(Québec) Le premier ministre Jean Charest a refusé, hier, de répondre à l'appel de l'opposition qui le sommait, dans une ultime tentative, de ne pas déclencher d'élections et de se concentrer plutôt sur l'économie.La chef du Parti québécois, Pauline Marois, et le leader adéquiste, Mario Dumont, ont tenté pendant un débat de deux heures de convaincre les troupes libérales qu'il fallait adopter rapidement des mesures économiques pour prévenir la crise, devant une ministre des Finances, Monique Jérôme-Forget, qui a répété que le Québec tirait son épingle du jeu.
Le premier ministre et l'ensemble des libéraux ont finalement voté contre la motion proposée par le Parti québécois, qui demandait que «l'Assemblée nationale prenne en considération les effets négatifs de la crise économique et financière sur les familles, les travailleurs, les retraités et les entreprises québécoises, qu'elle demande au premier ministre de renoncer à son intention de tenir des élections générales précipitées cet automne et qu'il travaille à la réalisation (d'un) plan d'urgence».
La motion a tout de même été adoptée, puisque les deux partis de l'opposition forment la majorité en Chambre. Mais elle n'est aucunement contraignante, n'ayant qu'une valeur symbolique. Au moment de l'appel du vote contre la motion, le premier ministre s'est levé dans un mouvement ostentatoire, fixant ses adversaires dans les yeux, sans équivoque sur ses intentions de déclencher prochainement des élections.
Ses ministres, dont Mme Jérôme-Forget, ont répété toute la journée que le gouvernement avait besoin d'un mandat fort, voire majoritaire, pour diriger le Québec.«On comprend enfin les vraies raisons du premier ministre pour déclencher les élections: tout ce qui l'intéresse, c'est de faire à sa tête, être majoritaire et, comme il l'a fait durant son premier mandat, ne pas tenir compte des besoins de la population», a accusé Mme Marois.M. Dumont a pour sa part reproché au premier ministre d'avoir annulé sa participation à l'importante mission économique qui se déroulera en Chine la semaine prochaine.
«Le milieu des affaires s'inquiète, se dit déçu de voir qu'une mission qui était planifiée depuis longtemps en Chine, une mission qui a un caractère strictement économique, le premier ministre n'en fera plus partie», a souligné le chef de l'ADQ.Plus tôt, M. Dumont avait lancé un cri du coeur à Jean Charest: «Ayez un moment de raison, mettez de côté votre agenda électoral, mettez de côté votre agenda partisan, remettez-vous au travail, reprenez vos billets d'avion pour la Chine, préparez-vous pour la conférence des premiers ministres, soumettez à cette Assemblée des plans, des mesures qui vont relancer l'économie du Québec.»

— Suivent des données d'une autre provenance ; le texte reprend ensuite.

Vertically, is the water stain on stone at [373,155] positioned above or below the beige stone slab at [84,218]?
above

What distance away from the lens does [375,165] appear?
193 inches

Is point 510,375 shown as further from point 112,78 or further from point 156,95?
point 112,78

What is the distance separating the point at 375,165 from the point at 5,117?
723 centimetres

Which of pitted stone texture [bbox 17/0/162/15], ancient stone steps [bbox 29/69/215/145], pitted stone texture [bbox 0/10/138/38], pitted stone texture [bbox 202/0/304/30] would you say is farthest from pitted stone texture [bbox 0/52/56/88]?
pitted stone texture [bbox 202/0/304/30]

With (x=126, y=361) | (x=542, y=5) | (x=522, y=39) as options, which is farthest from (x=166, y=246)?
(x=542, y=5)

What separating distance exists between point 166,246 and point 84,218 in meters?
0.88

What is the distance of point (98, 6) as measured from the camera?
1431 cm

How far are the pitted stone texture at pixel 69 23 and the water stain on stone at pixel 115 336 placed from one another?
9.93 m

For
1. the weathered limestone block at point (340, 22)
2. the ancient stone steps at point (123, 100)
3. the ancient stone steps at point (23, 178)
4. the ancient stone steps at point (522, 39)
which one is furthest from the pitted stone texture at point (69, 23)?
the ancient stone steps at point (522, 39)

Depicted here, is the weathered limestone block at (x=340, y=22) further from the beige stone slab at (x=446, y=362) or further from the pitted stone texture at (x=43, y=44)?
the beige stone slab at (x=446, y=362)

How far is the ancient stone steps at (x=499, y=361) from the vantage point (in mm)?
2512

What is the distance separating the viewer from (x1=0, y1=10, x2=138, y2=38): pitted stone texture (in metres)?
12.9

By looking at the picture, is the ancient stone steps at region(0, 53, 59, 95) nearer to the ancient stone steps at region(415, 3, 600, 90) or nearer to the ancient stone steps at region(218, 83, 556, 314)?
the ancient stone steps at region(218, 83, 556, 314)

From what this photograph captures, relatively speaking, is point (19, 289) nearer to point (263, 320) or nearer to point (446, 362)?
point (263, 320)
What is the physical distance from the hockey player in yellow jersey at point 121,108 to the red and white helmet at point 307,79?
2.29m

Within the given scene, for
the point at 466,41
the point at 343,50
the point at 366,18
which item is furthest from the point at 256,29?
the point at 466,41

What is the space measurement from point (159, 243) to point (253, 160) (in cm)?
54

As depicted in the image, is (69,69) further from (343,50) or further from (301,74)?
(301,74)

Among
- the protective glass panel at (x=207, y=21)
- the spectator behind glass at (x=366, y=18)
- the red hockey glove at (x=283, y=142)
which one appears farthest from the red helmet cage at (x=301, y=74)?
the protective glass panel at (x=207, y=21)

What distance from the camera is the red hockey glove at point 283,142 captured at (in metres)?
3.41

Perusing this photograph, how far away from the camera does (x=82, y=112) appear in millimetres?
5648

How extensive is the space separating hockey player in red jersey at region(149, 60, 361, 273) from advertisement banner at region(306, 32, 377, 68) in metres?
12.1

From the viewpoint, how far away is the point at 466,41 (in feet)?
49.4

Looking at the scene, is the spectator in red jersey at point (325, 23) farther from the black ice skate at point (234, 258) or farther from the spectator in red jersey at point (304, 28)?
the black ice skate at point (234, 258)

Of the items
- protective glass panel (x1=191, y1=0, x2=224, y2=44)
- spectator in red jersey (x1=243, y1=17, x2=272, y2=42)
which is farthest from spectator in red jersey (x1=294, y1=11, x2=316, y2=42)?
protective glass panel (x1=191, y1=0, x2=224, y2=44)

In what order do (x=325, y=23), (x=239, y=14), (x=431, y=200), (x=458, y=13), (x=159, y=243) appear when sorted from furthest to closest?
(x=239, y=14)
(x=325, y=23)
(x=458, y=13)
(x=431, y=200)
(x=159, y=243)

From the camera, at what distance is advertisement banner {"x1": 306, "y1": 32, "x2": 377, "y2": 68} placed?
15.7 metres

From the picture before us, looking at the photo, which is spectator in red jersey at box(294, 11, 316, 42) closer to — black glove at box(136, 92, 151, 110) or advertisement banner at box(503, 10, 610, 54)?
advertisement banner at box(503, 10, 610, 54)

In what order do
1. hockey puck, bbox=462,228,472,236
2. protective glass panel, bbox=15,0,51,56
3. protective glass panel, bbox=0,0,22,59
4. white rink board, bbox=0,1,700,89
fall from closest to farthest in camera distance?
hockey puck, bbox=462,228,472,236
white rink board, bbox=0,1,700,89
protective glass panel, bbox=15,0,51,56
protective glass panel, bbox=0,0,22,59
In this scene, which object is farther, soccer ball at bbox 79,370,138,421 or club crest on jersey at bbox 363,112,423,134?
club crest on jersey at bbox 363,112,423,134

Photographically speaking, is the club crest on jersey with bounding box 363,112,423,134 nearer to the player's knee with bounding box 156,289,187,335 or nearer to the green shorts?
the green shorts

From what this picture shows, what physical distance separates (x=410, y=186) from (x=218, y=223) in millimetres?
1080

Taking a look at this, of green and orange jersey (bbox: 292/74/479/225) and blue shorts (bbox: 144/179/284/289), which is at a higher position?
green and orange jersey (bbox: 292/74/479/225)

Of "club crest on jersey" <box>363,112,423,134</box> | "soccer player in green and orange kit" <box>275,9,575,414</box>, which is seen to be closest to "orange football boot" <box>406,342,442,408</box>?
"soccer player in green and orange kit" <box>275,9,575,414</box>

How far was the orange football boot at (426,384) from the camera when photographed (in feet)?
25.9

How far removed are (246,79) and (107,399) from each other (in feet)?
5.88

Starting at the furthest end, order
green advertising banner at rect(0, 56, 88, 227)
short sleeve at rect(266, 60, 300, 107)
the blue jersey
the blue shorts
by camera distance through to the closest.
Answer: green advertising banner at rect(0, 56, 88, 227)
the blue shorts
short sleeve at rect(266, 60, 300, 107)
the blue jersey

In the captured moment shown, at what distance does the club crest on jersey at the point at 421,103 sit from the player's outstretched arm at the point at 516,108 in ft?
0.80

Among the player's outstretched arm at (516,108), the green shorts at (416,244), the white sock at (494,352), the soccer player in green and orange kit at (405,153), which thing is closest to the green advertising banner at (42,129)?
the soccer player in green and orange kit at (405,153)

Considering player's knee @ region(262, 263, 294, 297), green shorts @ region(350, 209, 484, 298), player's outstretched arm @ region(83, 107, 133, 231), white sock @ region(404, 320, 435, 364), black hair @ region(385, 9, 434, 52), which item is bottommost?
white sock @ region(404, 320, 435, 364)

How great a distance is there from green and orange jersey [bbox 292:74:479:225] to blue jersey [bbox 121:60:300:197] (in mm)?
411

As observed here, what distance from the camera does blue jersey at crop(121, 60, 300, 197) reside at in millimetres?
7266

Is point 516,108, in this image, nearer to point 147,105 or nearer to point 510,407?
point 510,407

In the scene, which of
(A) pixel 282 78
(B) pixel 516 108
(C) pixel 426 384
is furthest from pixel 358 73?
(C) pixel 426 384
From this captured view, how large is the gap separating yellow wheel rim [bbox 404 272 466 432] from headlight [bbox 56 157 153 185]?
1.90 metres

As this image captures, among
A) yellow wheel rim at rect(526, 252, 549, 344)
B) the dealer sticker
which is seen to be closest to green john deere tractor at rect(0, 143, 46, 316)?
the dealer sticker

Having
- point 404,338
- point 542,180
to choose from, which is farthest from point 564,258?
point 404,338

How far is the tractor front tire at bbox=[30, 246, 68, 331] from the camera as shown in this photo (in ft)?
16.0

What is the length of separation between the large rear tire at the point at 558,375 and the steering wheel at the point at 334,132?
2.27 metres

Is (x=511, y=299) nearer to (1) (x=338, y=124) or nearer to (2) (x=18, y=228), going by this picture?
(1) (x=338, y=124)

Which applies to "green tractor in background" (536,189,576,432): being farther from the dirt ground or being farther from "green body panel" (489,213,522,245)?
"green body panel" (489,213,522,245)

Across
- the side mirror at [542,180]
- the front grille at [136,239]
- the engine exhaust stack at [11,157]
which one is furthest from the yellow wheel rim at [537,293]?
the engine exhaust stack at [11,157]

Par ailleurs, la chef du Parti québécois a rejeté, en matinée, l'idée de former un gouvernement de coalition avec l'ADQ pour remplacer le gouvernement libéral, mais sans déclencher des élections, comme il est théoriquement possible de le faire dans le système parlementaire britannique.«Ce n'est pas dans nos traditions.
Et je vous dirais qu'à sa face même, ce n'est pas une proposition, moi, qui me plaît beaucoup, a souligné Mme Marois, jugeant que les positions divergentes entre les deux partis seraient inconciliables. Je crois qu'on peut arriver au même résultat en travaillant de concert avec le gouvernement comme opposition.»
L'idée avait été soulevée par deux avocats, dont un ancien candidat péquiste, dans une lettre ouverte publiée notamment sur Cyberpresse.